こちらは、後編。前編は前ページに掲載。
さて。『お金とは、愛と感謝のエネルギー』。
この命題が真実か否かを議論することには、じつは、まったく、意味がない。あえて言うなら、他人を見て多数決に従うのをやめて、自分自身の好きなほうに決めればよい。だけだ。
ただし、『お金とは、愛と感謝のエネルギー』という命題を受け入れてしまった時点で、本来、まったく別のものであるはずの、お金と愛と感謝(と、エネルギーも?)を、『結びつけることに、合意した』という意味になる。
それについて考えているヒマもなく、瞬間的に。 自動的に。
そうして、『お金とは、愛と感謝のエネルギ―』という世界観に、ひとたび合意してしまえば、一般的に言って 愛と感謝は、目には見えないものだとされているのに対して、お金は、はっきりと、目に見える。

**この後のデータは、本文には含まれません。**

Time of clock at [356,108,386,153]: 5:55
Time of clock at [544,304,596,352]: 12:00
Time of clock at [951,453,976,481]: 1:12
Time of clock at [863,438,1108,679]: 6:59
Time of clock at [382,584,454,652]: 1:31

金額、という形で、きわめて具体的に。明確に。はっきりと。
スピリチュアル業界の重鎮だけが、億単位の収入を得ているのは、文字どおり、愛と感謝にあふれていることの証明、であって、そこにやましい点は、なにもない。それどころか、「信者たち」からすれば、単に「たくさんのお金がある」というだけで、そのことが、そっくりそのまま愛と感謝の証明になり、同時に、完全無欠さの象徴にもなるのだから、「本当は、お金しか見えていない」のに、お金以外のすべても、完璧であるかのように錯覚するには、じつに都合がよい。
つまり、簡潔に言えば、「お金がある」という事実だけをもって、お金以外のすべても「持っている」かのように見做して、崇拝するのだ。

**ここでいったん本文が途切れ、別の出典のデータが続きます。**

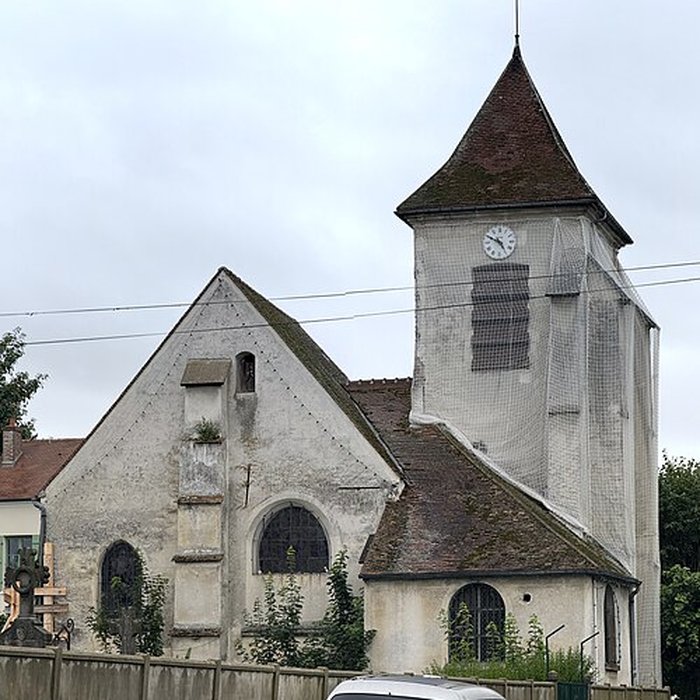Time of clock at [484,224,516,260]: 4:49
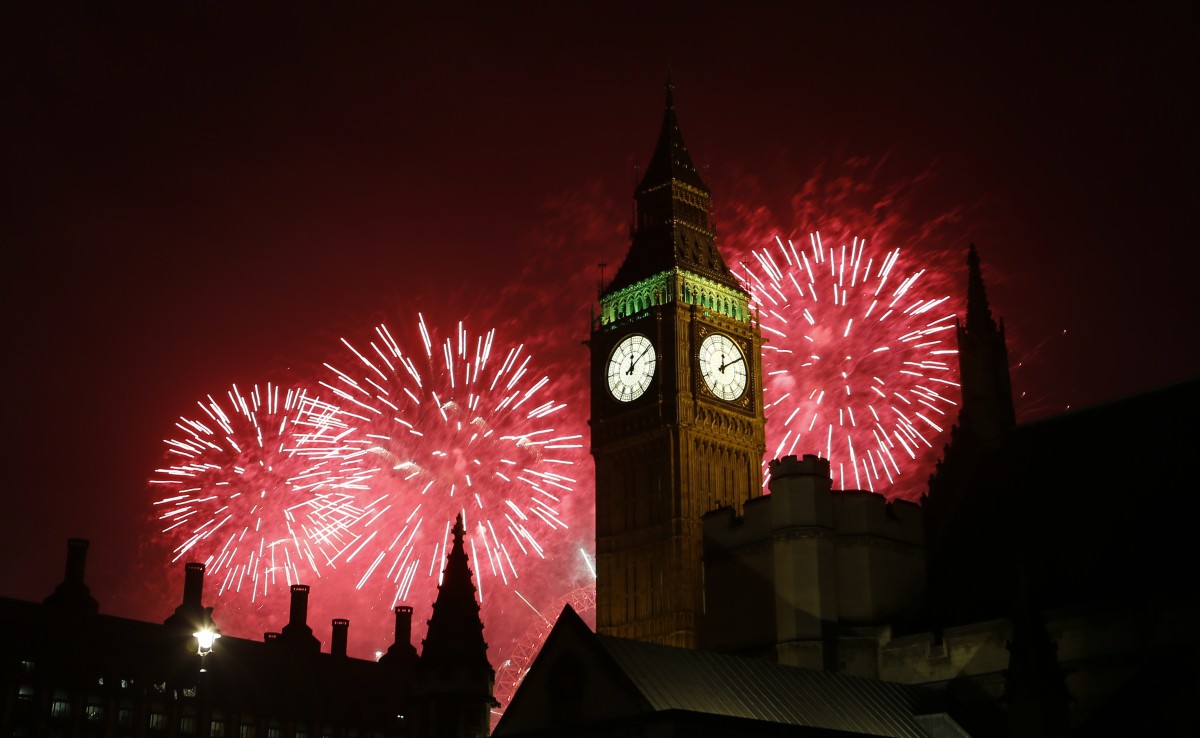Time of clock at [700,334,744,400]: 12:09
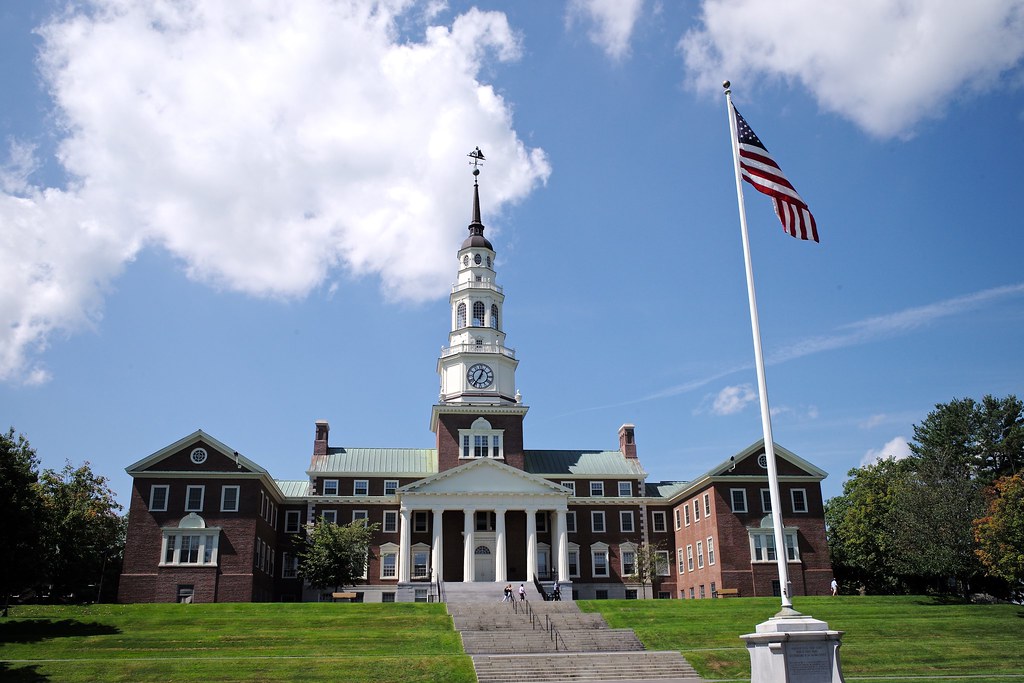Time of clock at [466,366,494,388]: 12:36
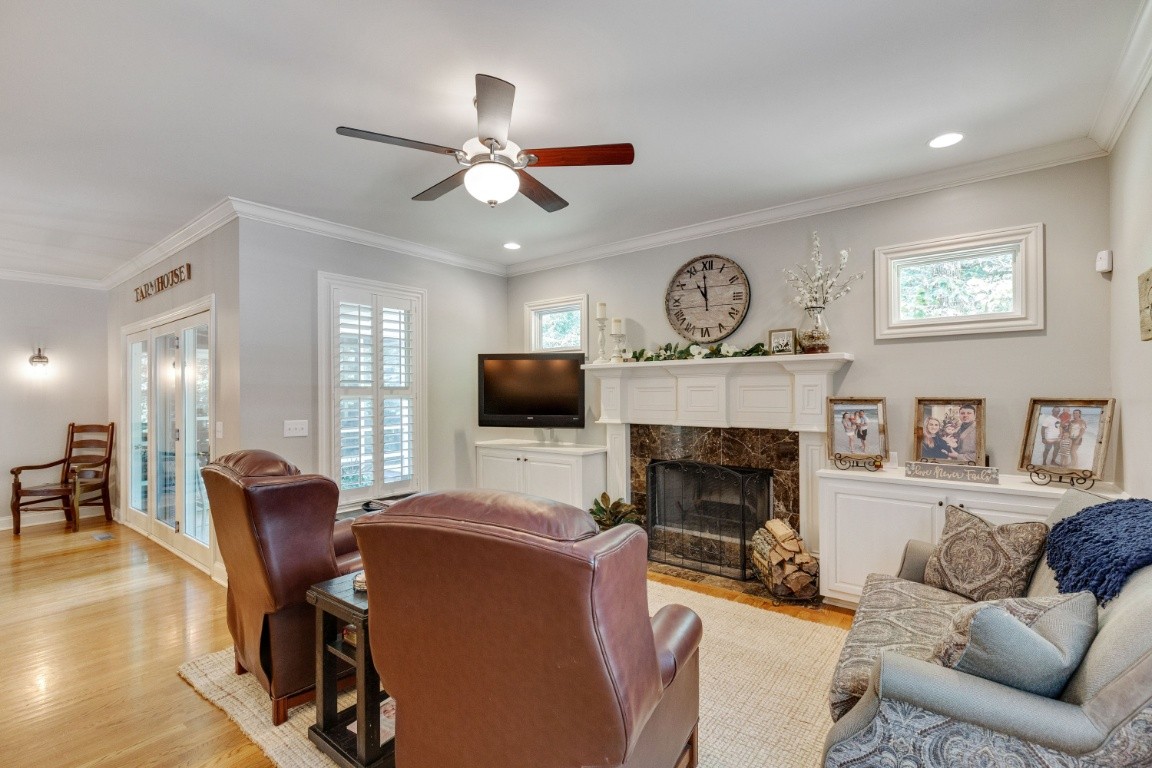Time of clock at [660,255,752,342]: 10:59
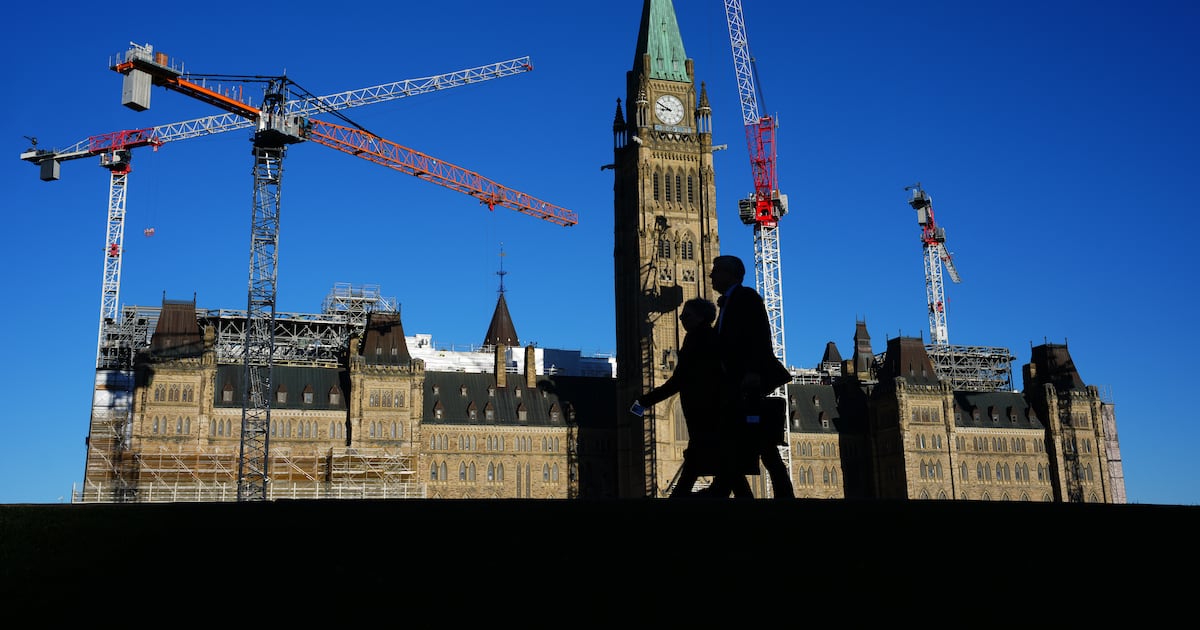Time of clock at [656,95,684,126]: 8:49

こうしたことは、いまの世の中では、まったく日常的に、行われている。
そうして、あなた自身はというと、「お金がない」ということは、「愛も感謝もない」ということになり、発言権も、当然ない。
ここに、はっきりと、弱肉強食の構造ができていることが、看ては取れないだろうか?
『お金とは、愛と感謝のエネルギー』。
この命題ひとつで、億万長者にまで昇り詰める、ほんのひと握りの「勝者たち」がいて、その勝者たちにお金を差し出しつづけることだけが使命の、無数の「敗者たち」がいる。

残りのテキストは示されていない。